Sorbetto
“Di' pure quello che vuoi, ma un
figlio non sarà mai pronto ad affrontare la morte di un padre o di
una madre. Nemmeno se questi dovessero morire in età avanzata. La
scomparsa di un genitore, semplicemente, non si affronta. Semmai, la
si subisce inermi e indifesi. È tipo una valanga che ti travolge:
tu, sempre che sopravvivi, puoi solo grattare la neve con le mani e
sperare di crearti un varco prima che finisca l’ossigeno. E se è
legittimo augurarsi che i genitori vivano il più a lungo possibile,
è bene sempre tenere a mente che le nostre sofferenze non verranno
cancellate dalla loro morte in vecchiaia. Questo aspetto può avere
importanza solo se ne facciamo una questione di ‘quantità’,
cioè se ci mettiamo a contare i giorni passati assieme a un
genitore. Ma è la ‘qualità’ del tempo speso con mamma o papà a
fare la differenza, non le settimane, i mesi o gli anni.
Hai una coscienza? Beh, allora
soffrirai. Punto e basta.
Tanto vale non affannarsi troppo nel
cercar rimedi e tirar dritto fino alla prossima sfiga che la vita (o
la morte) ci metterà di fronte.
Se proprio vogliamo star lì a
sindacare, l’unico esercizio di stile concesso sarà misurare
l’intensità del dolore provato, ma è roba parecchio impegnativa.
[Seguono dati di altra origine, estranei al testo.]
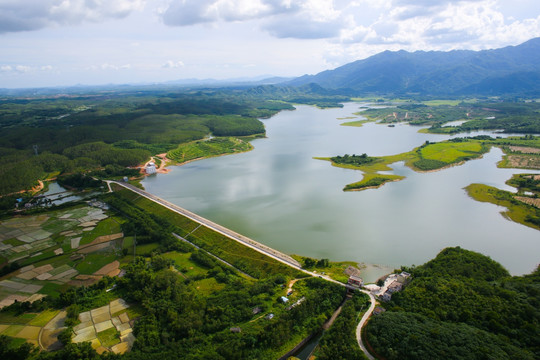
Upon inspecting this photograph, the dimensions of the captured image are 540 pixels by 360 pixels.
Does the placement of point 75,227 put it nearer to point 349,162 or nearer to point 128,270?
point 128,270

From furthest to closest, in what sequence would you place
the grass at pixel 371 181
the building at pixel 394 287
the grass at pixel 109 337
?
the grass at pixel 371 181 < the building at pixel 394 287 < the grass at pixel 109 337

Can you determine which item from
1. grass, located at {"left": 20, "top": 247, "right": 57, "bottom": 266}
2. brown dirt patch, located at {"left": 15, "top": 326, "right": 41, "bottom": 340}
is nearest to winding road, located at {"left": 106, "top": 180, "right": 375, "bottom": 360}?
grass, located at {"left": 20, "top": 247, "right": 57, "bottom": 266}

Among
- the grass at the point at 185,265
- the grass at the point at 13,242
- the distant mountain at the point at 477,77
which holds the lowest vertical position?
the grass at the point at 185,265

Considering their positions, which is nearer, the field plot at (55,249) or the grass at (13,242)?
the field plot at (55,249)

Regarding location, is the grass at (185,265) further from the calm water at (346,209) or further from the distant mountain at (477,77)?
the distant mountain at (477,77)

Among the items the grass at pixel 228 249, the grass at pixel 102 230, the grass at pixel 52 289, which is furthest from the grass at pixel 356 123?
the grass at pixel 52 289

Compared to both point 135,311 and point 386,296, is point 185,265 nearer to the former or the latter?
point 135,311
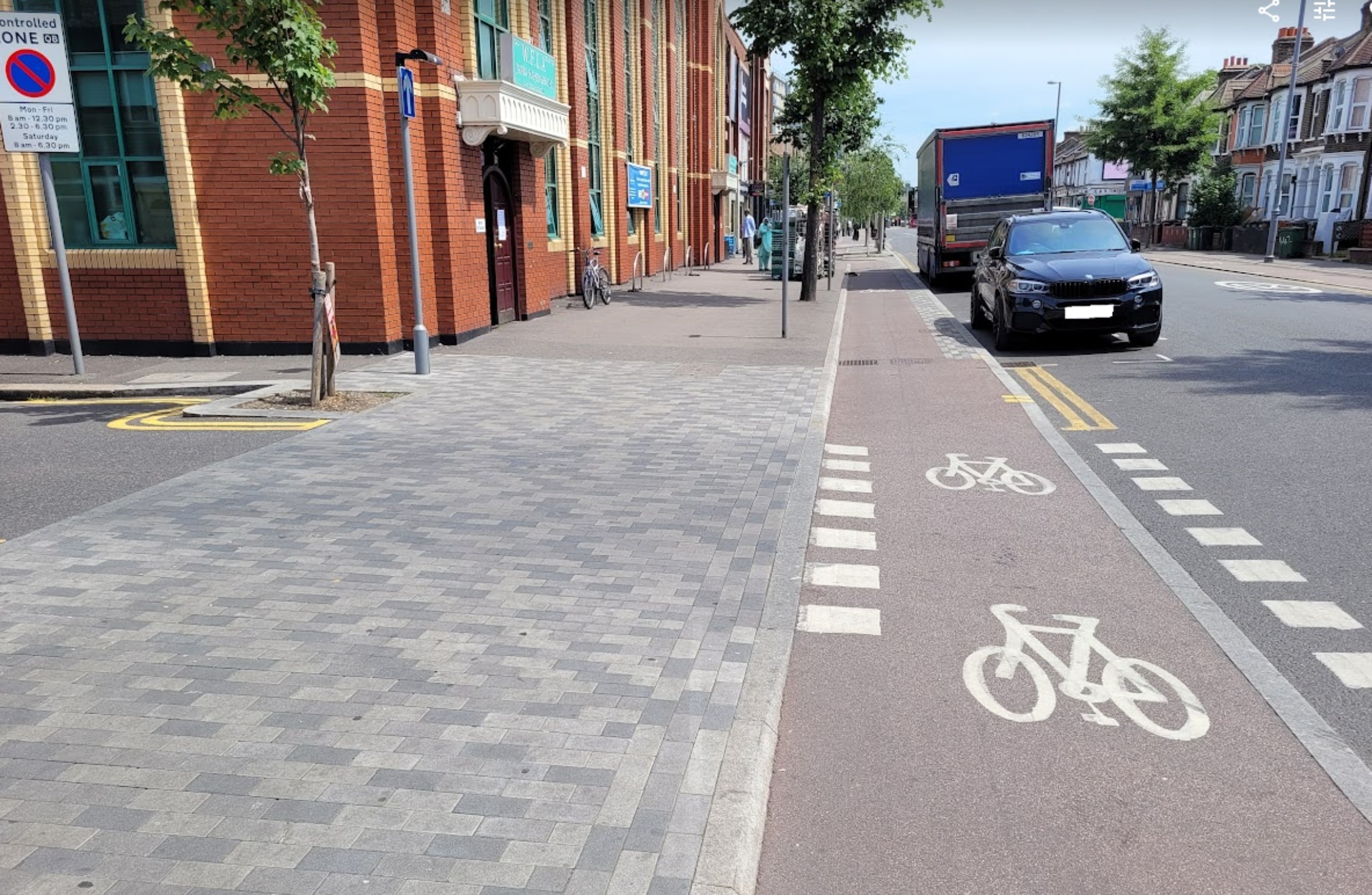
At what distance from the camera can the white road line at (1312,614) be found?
4.50 meters

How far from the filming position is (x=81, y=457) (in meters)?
7.98

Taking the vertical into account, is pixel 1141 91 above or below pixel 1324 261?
above

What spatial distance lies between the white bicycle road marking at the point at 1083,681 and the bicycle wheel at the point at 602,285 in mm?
17568

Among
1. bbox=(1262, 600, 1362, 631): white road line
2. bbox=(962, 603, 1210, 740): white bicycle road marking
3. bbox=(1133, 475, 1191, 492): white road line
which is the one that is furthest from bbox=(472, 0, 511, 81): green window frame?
bbox=(1262, 600, 1362, 631): white road line

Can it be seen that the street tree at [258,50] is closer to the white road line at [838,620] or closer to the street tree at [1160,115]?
the white road line at [838,620]

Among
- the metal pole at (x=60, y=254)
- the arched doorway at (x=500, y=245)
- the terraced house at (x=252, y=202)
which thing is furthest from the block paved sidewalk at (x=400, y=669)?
the arched doorway at (x=500, y=245)

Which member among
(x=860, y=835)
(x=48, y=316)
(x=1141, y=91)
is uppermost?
(x=1141, y=91)

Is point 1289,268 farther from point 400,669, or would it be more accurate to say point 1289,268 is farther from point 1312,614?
point 400,669

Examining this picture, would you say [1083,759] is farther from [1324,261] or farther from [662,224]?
[1324,261]

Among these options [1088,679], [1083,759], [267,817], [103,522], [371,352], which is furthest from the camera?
[371,352]

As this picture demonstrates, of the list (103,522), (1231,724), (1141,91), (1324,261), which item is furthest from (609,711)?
(1141,91)

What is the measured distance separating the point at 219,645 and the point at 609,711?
182cm

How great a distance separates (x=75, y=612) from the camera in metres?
4.53

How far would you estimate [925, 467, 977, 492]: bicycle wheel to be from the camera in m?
7.04
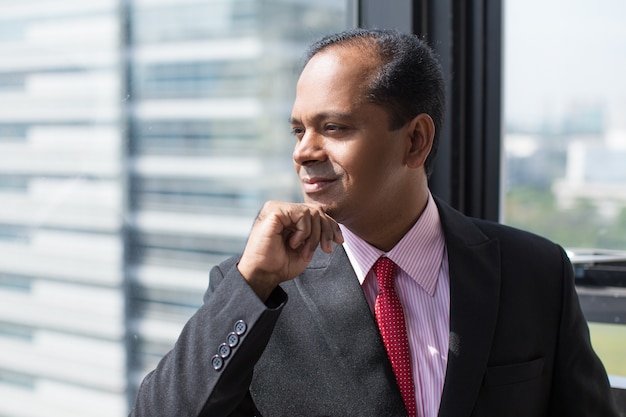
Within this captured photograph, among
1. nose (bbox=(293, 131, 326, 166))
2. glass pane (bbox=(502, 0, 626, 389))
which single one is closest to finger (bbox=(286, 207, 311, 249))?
nose (bbox=(293, 131, 326, 166))

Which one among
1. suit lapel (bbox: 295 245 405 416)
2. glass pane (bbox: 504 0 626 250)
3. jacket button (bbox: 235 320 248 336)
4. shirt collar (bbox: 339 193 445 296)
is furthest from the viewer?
glass pane (bbox: 504 0 626 250)

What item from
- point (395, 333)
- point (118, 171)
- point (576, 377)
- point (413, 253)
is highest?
point (118, 171)

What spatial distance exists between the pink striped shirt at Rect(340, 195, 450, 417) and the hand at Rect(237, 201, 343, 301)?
0.15 m

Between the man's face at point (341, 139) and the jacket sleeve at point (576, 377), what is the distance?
0.41m

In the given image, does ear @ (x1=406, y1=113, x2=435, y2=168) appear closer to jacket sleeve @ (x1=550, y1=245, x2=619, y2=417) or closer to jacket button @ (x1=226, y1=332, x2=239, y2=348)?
jacket sleeve @ (x1=550, y1=245, x2=619, y2=417)

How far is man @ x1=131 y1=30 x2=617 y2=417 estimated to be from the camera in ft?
4.15

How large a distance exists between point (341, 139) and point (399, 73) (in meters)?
0.18

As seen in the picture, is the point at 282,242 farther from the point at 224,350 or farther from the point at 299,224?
the point at 224,350

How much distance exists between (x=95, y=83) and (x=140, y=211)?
0.30m

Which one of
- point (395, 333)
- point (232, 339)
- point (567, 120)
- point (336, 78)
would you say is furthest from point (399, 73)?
point (567, 120)

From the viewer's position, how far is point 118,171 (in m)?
1.71

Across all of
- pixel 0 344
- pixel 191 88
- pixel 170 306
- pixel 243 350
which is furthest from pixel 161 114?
pixel 243 350

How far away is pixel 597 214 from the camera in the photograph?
2.12 metres

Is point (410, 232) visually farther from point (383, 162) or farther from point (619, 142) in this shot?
point (619, 142)
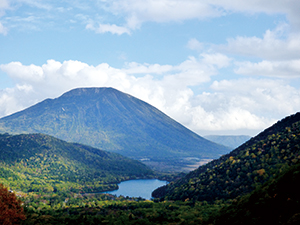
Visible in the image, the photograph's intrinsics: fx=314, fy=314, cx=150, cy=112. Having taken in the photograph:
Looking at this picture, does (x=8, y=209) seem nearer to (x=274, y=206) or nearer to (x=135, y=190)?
(x=274, y=206)

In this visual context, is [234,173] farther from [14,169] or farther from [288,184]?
[14,169]

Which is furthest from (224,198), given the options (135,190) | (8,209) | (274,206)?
(135,190)

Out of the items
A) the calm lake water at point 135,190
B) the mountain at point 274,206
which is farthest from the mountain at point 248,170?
the calm lake water at point 135,190

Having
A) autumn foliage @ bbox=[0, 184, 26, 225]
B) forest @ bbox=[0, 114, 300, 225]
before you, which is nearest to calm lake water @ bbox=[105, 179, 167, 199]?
forest @ bbox=[0, 114, 300, 225]

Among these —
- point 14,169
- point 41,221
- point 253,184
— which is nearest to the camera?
point 41,221

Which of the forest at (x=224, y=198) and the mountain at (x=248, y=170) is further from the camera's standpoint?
the mountain at (x=248, y=170)

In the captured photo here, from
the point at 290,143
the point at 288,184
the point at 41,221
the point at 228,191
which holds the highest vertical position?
the point at 290,143

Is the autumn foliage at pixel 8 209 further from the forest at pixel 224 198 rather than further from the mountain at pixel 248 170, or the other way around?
the mountain at pixel 248 170

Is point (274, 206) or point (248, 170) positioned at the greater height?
point (248, 170)

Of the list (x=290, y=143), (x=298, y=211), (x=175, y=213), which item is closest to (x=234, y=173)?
(x=290, y=143)

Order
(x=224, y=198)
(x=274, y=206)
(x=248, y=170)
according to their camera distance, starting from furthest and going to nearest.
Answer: (x=248, y=170) < (x=224, y=198) < (x=274, y=206)

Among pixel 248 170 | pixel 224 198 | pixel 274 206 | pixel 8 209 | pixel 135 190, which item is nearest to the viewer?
pixel 274 206
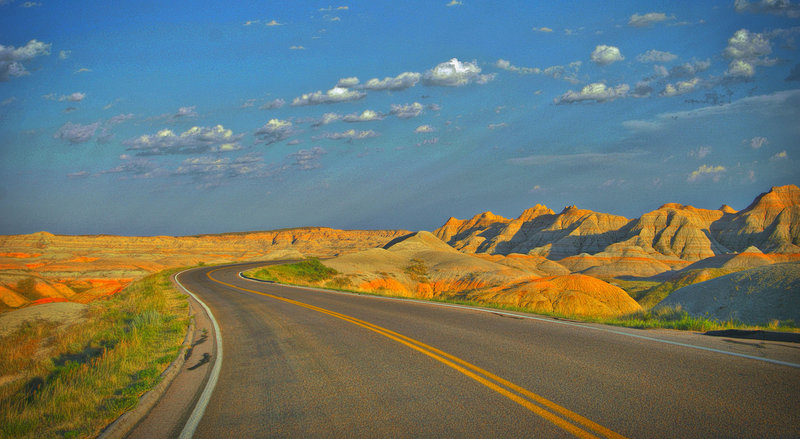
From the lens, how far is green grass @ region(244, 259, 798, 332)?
9.86m

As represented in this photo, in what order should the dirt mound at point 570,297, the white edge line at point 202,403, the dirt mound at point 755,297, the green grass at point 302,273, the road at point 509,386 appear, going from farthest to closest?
the green grass at point 302,273
the dirt mound at point 570,297
the dirt mound at point 755,297
the white edge line at point 202,403
the road at point 509,386

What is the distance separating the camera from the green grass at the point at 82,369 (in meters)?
5.81

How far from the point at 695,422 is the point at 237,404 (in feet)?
17.8

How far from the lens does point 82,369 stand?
9.03 m

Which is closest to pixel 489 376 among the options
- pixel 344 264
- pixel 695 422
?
pixel 695 422

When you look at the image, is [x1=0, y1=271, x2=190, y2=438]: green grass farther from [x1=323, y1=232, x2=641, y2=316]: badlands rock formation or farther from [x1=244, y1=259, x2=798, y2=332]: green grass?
[x1=323, y1=232, x2=641, y2=316]: badlands rock formation

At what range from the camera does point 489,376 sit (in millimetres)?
6430

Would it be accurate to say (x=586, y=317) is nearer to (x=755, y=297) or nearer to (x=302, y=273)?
(x=755, y=297)

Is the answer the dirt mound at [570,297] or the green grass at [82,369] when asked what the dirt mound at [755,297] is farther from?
the green grass at [82,369]

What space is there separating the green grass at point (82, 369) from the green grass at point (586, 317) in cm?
991

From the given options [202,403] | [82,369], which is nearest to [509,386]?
[202,403]

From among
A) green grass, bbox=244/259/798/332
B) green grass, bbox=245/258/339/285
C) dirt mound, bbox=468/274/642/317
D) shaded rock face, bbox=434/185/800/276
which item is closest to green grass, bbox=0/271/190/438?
green grass, bbox=244/259/798/332

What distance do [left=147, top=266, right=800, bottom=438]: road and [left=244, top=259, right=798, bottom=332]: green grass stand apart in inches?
50.3

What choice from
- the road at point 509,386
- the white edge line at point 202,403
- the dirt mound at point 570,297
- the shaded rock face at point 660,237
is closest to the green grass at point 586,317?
the road at point 509,386
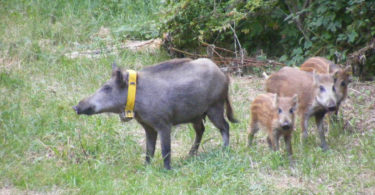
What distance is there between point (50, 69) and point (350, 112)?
5.25 m

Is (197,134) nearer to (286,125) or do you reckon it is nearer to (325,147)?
(286,125)

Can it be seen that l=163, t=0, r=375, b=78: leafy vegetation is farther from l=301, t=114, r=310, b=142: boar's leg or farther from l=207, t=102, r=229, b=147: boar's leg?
l=207, t=102, r=229, b=147: boar's leg

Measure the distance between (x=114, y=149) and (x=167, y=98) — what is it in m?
1.08

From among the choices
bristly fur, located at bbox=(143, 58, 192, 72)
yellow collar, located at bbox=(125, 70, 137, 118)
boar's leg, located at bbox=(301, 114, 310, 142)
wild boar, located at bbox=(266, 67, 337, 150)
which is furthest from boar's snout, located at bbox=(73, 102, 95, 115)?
boar's leg, located at bbox=(301, 114, 310, 142)

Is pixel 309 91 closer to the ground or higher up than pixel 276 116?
higher up

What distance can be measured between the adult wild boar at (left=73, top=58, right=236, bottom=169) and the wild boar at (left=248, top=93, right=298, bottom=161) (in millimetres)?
511

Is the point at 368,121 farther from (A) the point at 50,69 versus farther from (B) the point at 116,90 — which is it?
(A) the point at 50,69

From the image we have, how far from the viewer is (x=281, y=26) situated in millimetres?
11055

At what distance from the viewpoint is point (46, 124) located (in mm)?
7934

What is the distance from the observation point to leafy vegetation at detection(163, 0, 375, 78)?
952 centimetres

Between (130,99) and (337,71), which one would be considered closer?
(130,99)

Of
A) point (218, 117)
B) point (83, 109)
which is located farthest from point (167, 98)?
point (83, 109)

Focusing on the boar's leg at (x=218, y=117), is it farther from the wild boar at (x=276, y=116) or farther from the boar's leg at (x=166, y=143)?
the boar's leg at (x=166, y=143)

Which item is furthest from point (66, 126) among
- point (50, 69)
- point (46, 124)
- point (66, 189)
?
point (50, 69)
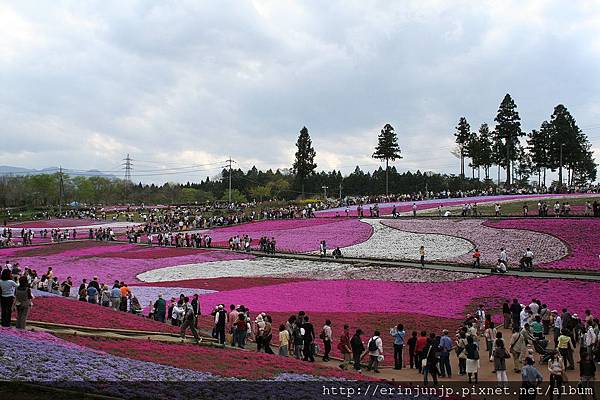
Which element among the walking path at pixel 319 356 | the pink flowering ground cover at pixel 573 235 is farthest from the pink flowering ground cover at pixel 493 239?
the walking path at pixel 319 356

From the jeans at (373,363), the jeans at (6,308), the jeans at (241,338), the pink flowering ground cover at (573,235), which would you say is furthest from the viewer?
the pink flowering ground cover at (573,235)

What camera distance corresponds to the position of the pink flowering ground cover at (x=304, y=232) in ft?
171

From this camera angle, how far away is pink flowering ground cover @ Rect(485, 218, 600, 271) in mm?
35375

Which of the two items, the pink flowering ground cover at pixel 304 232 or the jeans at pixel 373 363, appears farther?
the pink flowering ground cover at pixel 304 232

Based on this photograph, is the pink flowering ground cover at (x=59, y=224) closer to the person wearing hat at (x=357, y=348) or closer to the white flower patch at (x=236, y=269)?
the white flower patch at (x=236, y=269)

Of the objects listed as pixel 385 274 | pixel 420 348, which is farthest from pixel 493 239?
pixel 420 348

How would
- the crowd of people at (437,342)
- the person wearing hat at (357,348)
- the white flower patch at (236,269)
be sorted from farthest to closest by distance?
the white flower patch at (236,269) < the person wearing hat at (357,348) < the crowd of people at (437,342)

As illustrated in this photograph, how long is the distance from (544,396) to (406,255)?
28801 millimetres

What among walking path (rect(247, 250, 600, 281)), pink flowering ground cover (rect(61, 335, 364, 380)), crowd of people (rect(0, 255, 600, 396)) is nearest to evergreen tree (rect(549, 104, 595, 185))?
walking path (rect(247, 250, 600, 281))

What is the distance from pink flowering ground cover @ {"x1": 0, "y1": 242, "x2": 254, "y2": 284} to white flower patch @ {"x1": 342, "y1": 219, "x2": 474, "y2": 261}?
10.6 metres

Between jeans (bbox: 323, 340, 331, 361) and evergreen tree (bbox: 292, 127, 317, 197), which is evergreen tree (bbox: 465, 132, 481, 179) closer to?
evergreen tree (bbox: 292, 127, 317, 197)

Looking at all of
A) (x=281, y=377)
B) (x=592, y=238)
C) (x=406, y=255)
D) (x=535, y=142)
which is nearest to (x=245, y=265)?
(x=406, y=255)

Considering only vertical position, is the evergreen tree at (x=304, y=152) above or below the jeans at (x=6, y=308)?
above

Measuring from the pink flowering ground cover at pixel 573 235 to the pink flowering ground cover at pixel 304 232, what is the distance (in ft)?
42.9
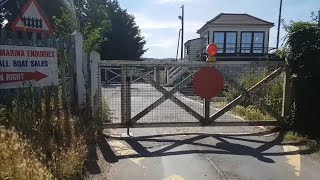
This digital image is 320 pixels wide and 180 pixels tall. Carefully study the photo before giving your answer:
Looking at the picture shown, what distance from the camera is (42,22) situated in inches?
267

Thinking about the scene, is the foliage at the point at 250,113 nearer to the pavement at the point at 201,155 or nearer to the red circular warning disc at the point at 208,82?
the pavement at the point at 201,155

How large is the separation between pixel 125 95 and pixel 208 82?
1.94 metres

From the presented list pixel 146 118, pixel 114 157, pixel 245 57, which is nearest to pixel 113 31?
pixel 245 57

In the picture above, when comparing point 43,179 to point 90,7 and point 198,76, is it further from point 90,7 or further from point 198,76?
point 90,7

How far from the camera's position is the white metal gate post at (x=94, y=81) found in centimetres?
804

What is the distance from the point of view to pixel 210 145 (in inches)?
293

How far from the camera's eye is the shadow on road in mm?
6828

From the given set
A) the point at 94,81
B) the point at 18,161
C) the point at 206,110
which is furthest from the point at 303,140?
the point at 18,161

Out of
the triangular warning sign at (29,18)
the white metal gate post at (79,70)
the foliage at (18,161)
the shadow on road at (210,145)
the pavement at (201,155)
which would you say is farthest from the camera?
the white metal gate post at (79,70)

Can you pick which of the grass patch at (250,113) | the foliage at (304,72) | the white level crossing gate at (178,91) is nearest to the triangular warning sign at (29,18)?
the white level crossing gate at (178,91)

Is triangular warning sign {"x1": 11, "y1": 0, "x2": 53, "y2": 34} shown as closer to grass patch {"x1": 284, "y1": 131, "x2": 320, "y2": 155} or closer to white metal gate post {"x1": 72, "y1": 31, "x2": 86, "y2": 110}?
white metal gate post {"x1": 72, "y1": 31, "x2": 86, "y2": 110}

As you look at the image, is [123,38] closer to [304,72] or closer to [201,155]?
[304,72]

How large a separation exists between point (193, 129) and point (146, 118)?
60.5 inches

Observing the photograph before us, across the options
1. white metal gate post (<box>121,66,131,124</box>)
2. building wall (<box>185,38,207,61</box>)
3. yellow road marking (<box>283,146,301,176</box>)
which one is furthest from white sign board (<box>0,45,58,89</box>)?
building wall (<box>185,38,207,61</box>)
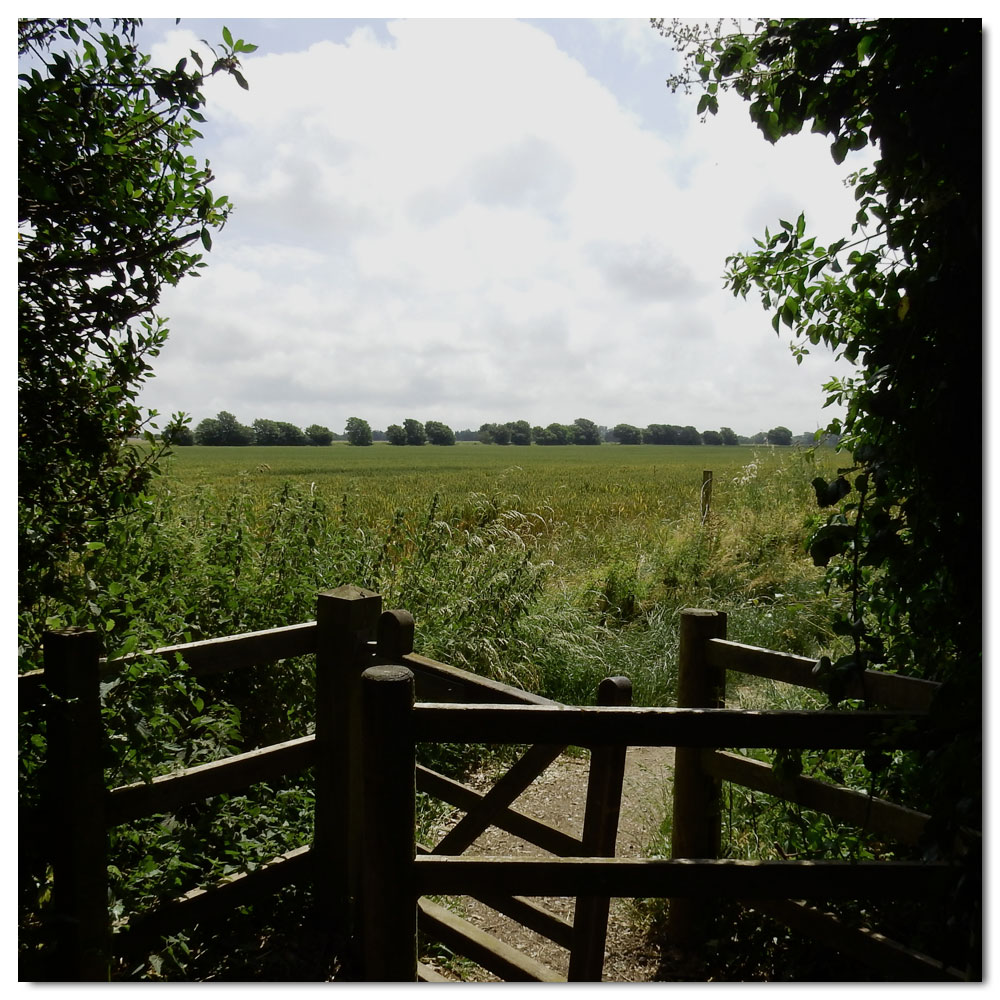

Piuttosto trovo molto più stimolante riflettere sul perché si prova
tutto ‘sto dolore.
Ecco, perché si sta così di merda?
Personalmente credo che l’uomo tenda
a vivere la propria vita come se fosse immortale. Tutti noi, ogni
santo giorno, facciamo progetti a lunga scadenza e rimandiamo
continuamente gesti, azioni, parole, confidando nel mantra del ‘lo
faccio domani’. In qualche angolo del nostro cervello sappiamo che
moriremo, prima o poi, ma preferiamo comunque mettere questa certezza
in stand by come fosse dell’inutile spam che spostiamo nella posta
indesiderata. Più che programmare il futuro per miglioramenti
significativi, lo facciamo per marcare il territorio, considerando lo
spazio appena conquistato nostro di diritto e per sempre. Quando però
la morte arriva a prendersi i nostri cari e a ricordarci che la vita
è un soffio, ci rimaniamo talmente male che la nostra arroganza va a
farsi fottere in un battito d’ali.
È per questo motivo che auspico un
cambiamento. Fanculo l’arroganza dell'uomo. Tutte le mattine in cui
apriamo gli occhi sono un regalo prezioso. Dovremmo vivere ogni
minuto come se fosse l’ultimo come se il pericolo valanghe fosse
imminente. Dovremmo rendere pregno ogni istante senza preoccuparci
troppo delle conseguenze di ogni gesto. Basti pensare che tutte le
scelte sbagliate fatte dal genere umano nel corso della storia sono
state funzionali e concettualmente ben più importanti delle scelte
corrette. La nostra evoluzione è stata dettata da scelte del cazzo e
dalla conseguente selezione naturale che da queste scelte infelici si
è innescata, portandoci in cima alla piramide.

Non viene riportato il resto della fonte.